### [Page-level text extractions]
=-=-=-=-=

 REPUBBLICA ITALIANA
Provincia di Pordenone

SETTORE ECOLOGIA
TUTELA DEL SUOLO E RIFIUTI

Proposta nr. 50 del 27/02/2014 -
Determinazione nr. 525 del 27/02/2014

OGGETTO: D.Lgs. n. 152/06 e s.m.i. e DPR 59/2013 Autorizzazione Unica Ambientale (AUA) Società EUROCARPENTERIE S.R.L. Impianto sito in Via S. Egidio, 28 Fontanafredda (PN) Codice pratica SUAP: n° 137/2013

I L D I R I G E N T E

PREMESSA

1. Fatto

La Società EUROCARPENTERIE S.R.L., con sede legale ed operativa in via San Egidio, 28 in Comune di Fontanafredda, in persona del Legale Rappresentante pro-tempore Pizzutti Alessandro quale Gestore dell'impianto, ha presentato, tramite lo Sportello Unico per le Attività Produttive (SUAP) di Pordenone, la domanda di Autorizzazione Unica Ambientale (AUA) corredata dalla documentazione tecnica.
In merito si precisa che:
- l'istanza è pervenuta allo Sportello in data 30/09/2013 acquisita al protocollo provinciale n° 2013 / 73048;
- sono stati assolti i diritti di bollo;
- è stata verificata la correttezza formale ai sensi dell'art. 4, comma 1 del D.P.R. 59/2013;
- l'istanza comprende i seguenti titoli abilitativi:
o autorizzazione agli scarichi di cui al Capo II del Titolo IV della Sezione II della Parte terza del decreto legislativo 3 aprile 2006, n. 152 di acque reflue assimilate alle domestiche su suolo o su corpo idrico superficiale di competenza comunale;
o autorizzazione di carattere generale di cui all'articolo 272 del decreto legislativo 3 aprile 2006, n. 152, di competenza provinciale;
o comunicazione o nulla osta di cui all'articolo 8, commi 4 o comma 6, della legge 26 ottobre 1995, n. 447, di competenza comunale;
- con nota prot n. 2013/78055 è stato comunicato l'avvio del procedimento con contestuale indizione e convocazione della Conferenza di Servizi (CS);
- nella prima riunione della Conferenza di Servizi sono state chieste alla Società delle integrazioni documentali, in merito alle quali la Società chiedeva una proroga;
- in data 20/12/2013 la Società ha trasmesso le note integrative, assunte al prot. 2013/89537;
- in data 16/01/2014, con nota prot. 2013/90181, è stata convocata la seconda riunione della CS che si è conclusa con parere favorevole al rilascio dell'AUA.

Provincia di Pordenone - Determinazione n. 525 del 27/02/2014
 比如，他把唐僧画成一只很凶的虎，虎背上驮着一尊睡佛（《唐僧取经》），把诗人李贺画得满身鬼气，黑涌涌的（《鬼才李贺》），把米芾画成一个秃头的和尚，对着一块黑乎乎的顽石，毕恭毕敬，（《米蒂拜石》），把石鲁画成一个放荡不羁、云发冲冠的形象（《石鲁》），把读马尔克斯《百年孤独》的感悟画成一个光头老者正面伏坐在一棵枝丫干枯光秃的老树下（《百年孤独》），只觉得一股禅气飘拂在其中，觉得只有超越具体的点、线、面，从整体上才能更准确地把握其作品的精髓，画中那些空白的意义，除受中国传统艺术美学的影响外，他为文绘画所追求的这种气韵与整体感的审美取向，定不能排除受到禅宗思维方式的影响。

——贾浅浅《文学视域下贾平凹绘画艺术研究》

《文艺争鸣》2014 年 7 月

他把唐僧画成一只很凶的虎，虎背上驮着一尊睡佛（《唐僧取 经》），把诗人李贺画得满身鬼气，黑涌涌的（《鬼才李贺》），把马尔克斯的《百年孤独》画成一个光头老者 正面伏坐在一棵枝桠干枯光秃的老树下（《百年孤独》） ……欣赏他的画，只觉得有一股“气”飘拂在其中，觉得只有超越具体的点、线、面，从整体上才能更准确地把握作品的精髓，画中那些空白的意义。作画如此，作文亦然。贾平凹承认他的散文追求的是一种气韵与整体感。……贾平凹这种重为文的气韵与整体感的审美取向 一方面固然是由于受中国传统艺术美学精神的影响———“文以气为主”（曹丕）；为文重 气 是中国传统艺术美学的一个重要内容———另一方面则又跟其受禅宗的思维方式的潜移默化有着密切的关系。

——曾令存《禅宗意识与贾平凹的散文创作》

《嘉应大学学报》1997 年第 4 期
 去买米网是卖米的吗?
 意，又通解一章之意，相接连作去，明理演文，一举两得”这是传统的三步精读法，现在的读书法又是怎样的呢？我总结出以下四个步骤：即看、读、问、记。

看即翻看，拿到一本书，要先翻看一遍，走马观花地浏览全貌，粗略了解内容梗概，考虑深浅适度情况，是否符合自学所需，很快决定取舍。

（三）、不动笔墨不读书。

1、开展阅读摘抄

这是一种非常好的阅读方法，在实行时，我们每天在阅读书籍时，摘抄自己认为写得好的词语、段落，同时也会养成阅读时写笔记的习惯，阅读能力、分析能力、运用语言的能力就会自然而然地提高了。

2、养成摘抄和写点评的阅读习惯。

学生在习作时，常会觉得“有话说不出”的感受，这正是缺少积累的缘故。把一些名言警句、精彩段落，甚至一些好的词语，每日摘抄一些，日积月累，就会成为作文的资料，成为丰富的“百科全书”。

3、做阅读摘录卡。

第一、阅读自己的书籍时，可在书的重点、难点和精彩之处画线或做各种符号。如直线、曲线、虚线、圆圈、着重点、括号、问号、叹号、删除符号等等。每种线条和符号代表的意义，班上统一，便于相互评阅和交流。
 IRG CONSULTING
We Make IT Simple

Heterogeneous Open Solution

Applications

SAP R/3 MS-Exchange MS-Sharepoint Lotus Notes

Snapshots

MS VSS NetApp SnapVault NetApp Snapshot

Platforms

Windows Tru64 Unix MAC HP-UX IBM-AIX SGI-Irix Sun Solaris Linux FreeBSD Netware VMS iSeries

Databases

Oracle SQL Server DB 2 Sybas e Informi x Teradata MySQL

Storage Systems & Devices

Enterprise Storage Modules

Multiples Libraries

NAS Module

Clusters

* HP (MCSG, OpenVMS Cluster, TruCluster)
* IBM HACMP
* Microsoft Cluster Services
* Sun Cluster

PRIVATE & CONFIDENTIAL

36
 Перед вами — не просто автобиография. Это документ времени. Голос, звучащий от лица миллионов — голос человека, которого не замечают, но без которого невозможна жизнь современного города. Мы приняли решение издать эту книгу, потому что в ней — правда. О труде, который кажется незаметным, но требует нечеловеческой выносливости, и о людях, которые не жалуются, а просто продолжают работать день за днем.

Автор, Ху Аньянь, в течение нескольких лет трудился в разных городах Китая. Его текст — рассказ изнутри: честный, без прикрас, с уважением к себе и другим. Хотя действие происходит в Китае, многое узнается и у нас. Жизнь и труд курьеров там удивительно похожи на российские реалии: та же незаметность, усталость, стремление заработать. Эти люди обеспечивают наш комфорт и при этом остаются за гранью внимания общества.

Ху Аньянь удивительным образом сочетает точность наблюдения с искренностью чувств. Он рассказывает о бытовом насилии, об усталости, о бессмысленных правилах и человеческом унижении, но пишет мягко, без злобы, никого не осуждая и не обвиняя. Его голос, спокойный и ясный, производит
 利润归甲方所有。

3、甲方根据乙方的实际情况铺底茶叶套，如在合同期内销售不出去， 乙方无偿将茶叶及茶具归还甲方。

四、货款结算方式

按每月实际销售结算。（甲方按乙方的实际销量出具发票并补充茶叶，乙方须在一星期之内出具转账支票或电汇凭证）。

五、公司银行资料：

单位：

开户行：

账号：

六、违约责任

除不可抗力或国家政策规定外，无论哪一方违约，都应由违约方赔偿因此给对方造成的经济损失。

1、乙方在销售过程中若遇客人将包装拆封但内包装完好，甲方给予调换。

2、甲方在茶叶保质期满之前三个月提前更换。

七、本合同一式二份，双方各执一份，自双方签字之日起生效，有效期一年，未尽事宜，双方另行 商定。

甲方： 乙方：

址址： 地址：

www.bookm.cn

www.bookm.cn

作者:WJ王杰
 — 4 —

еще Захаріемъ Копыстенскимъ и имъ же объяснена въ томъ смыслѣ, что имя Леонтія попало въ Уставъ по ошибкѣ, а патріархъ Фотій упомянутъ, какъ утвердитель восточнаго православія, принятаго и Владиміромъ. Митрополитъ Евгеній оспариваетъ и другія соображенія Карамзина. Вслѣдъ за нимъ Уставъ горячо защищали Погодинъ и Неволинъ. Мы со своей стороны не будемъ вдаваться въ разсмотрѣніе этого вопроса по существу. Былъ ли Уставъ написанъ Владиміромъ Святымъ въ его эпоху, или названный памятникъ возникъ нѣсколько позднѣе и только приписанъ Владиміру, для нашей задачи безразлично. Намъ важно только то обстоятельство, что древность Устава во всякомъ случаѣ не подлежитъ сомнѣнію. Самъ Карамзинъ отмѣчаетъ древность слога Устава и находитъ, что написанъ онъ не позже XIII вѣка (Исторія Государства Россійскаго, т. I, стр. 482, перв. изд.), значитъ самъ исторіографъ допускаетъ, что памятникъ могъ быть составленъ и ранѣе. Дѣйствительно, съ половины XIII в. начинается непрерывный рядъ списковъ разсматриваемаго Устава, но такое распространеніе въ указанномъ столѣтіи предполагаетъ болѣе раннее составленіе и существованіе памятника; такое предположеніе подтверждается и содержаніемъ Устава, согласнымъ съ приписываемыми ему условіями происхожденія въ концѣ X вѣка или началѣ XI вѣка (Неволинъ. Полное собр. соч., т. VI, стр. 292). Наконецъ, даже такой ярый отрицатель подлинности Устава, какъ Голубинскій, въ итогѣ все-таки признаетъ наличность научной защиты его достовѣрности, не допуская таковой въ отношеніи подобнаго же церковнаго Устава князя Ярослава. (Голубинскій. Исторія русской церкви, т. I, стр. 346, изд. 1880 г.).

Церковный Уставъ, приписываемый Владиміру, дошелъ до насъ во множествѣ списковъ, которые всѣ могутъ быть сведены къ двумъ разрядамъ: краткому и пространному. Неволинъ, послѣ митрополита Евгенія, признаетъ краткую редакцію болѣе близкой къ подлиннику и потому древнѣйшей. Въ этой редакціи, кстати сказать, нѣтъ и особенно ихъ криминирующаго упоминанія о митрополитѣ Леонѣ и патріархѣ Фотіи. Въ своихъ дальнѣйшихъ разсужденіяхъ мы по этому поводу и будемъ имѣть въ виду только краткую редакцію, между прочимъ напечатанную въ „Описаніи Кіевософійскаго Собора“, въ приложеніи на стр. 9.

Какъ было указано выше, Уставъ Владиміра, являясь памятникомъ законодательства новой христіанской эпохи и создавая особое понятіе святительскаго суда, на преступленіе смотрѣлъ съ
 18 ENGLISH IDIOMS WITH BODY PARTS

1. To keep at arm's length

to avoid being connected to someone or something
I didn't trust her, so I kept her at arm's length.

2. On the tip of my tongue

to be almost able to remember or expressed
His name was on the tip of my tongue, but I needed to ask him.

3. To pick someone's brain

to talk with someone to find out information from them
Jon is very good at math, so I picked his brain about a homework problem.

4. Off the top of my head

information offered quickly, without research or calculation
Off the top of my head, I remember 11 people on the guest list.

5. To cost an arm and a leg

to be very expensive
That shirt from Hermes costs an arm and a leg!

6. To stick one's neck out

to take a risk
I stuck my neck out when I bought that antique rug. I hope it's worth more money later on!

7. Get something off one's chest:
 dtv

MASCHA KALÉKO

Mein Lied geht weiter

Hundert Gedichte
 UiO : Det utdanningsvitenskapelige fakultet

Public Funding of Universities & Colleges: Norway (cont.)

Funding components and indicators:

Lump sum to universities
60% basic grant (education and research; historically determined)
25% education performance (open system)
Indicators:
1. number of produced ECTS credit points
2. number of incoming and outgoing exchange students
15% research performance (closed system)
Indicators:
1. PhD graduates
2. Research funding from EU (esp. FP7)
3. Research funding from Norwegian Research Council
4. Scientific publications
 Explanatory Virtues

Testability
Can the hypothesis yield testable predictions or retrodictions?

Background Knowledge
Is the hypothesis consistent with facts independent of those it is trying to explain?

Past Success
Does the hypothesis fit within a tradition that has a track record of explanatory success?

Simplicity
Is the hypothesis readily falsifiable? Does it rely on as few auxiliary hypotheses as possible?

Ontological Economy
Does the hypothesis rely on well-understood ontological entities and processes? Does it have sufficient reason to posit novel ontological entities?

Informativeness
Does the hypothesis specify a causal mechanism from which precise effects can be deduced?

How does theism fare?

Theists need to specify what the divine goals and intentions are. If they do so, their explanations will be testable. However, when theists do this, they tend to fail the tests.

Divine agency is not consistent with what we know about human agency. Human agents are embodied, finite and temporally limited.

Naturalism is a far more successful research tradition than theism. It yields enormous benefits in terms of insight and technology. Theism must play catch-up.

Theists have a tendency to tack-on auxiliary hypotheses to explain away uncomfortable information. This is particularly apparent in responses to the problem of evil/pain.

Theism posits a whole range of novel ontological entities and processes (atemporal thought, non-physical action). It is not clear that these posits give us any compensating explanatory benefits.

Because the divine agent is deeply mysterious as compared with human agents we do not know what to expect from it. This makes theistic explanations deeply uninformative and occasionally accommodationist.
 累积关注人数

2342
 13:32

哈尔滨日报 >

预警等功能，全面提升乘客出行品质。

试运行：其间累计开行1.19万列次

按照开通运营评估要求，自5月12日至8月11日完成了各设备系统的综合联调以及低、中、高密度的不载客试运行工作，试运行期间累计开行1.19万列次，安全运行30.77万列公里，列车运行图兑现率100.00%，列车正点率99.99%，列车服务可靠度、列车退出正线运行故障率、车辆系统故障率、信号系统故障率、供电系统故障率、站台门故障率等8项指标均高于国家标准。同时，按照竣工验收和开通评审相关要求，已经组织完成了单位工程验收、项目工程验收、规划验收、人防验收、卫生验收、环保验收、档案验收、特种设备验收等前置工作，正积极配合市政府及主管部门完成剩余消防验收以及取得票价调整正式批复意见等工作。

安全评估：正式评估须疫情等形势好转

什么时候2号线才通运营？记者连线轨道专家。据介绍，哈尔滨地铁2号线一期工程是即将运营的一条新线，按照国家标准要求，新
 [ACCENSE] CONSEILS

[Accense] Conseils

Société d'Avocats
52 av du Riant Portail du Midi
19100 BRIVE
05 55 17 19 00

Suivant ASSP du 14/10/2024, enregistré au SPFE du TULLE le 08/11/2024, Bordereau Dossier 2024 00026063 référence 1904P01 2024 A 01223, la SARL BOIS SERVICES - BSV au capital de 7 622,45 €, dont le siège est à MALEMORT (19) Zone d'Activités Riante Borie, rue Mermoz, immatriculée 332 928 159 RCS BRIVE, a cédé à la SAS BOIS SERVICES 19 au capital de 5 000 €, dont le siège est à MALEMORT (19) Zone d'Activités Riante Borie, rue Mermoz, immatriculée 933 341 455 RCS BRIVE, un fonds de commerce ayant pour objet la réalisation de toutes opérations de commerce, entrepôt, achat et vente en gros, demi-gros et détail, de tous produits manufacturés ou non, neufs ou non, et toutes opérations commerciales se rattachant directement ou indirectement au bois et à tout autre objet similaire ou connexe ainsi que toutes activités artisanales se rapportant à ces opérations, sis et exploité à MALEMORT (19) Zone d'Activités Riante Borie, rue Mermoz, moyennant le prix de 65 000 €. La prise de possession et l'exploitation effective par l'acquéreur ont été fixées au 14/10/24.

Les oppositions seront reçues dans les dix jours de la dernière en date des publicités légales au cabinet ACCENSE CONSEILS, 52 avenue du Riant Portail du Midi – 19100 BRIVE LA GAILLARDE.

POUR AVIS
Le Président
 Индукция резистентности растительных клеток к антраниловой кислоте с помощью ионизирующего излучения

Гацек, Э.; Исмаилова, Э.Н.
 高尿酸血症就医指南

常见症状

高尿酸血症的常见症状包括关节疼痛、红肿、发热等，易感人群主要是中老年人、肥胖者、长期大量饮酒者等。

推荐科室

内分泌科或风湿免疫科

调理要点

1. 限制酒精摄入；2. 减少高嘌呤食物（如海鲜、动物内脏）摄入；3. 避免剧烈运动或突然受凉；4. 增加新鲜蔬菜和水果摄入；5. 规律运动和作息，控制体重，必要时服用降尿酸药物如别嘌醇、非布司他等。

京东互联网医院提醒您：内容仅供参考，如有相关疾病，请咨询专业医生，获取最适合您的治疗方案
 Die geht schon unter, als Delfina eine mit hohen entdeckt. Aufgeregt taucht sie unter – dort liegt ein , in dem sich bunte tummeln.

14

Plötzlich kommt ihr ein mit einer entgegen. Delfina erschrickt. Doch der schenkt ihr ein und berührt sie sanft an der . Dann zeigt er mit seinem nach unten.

=-=-=-=-=

### [Your goal]
Your task is to copy every line in the entries that holds the string "aprile".

### [Answer space]
o autorizzazione agli scarichi di cui al Capo II del Titolo IV della Sezione II della Parte terza del decreto legislativo 3 aprile 2006, n. 152 di acque reflue assimilate alle domestiche su suolo o su corpo idrico superficiale di competenza comunale;
o autorizzazione di carattere generale di cui all'articolo 272 del decreto legislativo 3 aprile 2006, n. 152, di competenza provinciale;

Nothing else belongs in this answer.